My verdict: the Synthesis model is wrong by being too bearish, but the bull narrative is also stretched. Fair value at 18-20x normalized EPS of ~$3.50-4.00 puts intrinsic value at $63-75 — i.e., FLS is roughly fairly priced, with asymmetric downside if Q2 2026 confirms the deceleration trend or if energy capex rolls. The Pre-Flight thesis that the market is pricing "modest confidence in 6-7% normalized margins" is the most honest read in the stack. I wouldn't short it (FCF quality is genuinely strong, insider buying is a mild positive, aftermarket revenue is real), but I wouldn't chase it here either. The Narrative model nails it: this is a turnaround-bet whose durability is moderate and depends on the next two quarterly prints. The Q1 2026 revenue dip to $1.07B is a yellow flag the bulls are ignoring.

GPT Critique
Second-opinion review · gpt-4o · generated 2026-06-09 18:18:28
Reviews the Opus findings above
Verdict I largely agree with Opus — fairly valued at $75, with a fair value range of $63-75. However, I see less downside risk in cyclicality due to diversification and aftermarket strength.

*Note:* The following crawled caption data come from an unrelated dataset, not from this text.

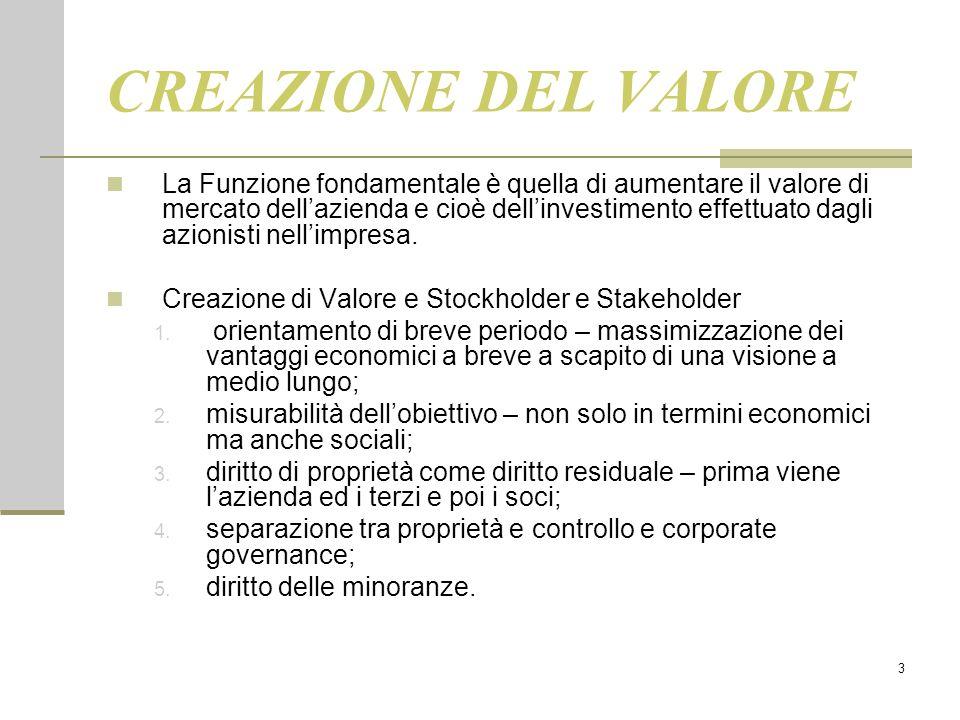 3 CREAZIONE DEL VALORE La Funzione fondamentale è quella di aumentare il valore di mercato dell'azienda e cioè dell'investimento effettuato dagli azio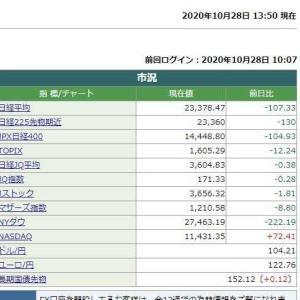 日経平均株価は、13時50分現在 107.33円安でした。 2020.10.28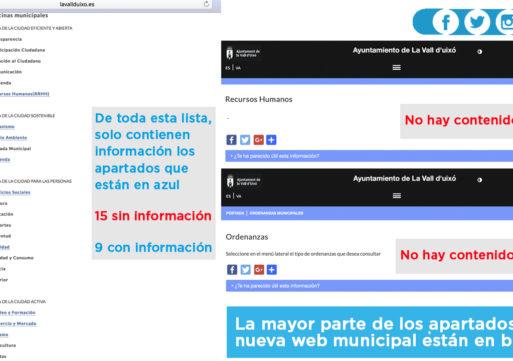 La mayor parte de los apartados de la nueva web municipal de la Vall d'Uixó están en blanco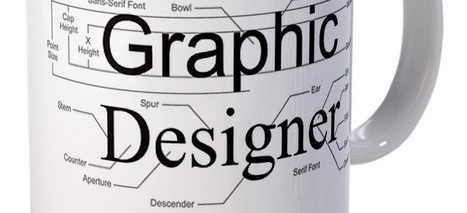 (EN) - Graphic Design ABCs: A Glossary of Basic Design Terms | Claire Jariss Manlapas | Mance Creative - Graphic and Website Design | Scoop.it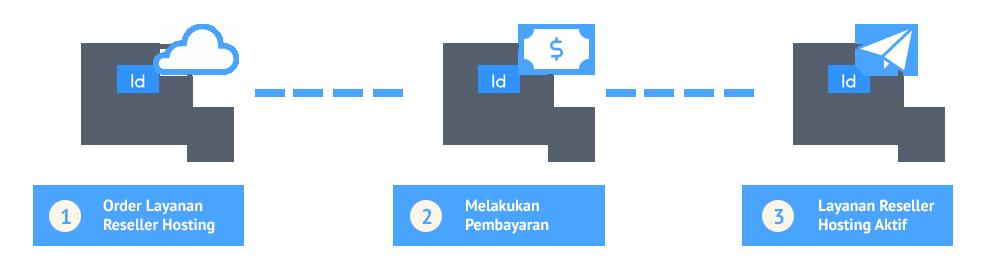 cara-order-layanan-reseller-hosting-idcloudhost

Analyzing Flowserve Corporation's financial data independently, a few key elements stand out. The company has experienced stable yet modest revenue growth with a CAGR of 7.5% over the past four years, reaching $4.73 billion in 2025. This growth is mirrored by an impressive expansion in operating income, which more than doubled from $285 million in 2021 to $614 million in 2025, reflecting a significant operating margin improvement from 8.1% to 13.0%. However, the quarterly revenue remains relatively flat, with minor fluctuations, and the recent Q1 2026 revenue of $1.07 billion is concerning as it represents the lowest figure in seven quarters. The net income peaks and valleys, particularly the anomaly in Q3 2025, suggest that some earnings may be non-recurring, which can skew the perception of profitability. Additionally, the company's free cash flow generation is robust at $435 million, suggesting a healthy cash conversion cycle despite the revenue deceleration.

I agree with Opus in questioning the validity of the Synthesis model's valuation of $32-37, which seems overly bearish. Opus correctly points out that the model likely overemphasizes historical mid-cycle cash flows while underappreciating the company's recent structural margin improvements. The current EV/EBITDA of 15.8x and P/E ratio of 27.4x reflect a full valuation, yet they are not entirely unjustifiable given the company's 36% earnings CAGR and notable improvements in return metrics like ROIC. Opus's fair value range of $63-75 based on normalized EPS seems reasonable given the current market dynamics and Flowserve's financial performance.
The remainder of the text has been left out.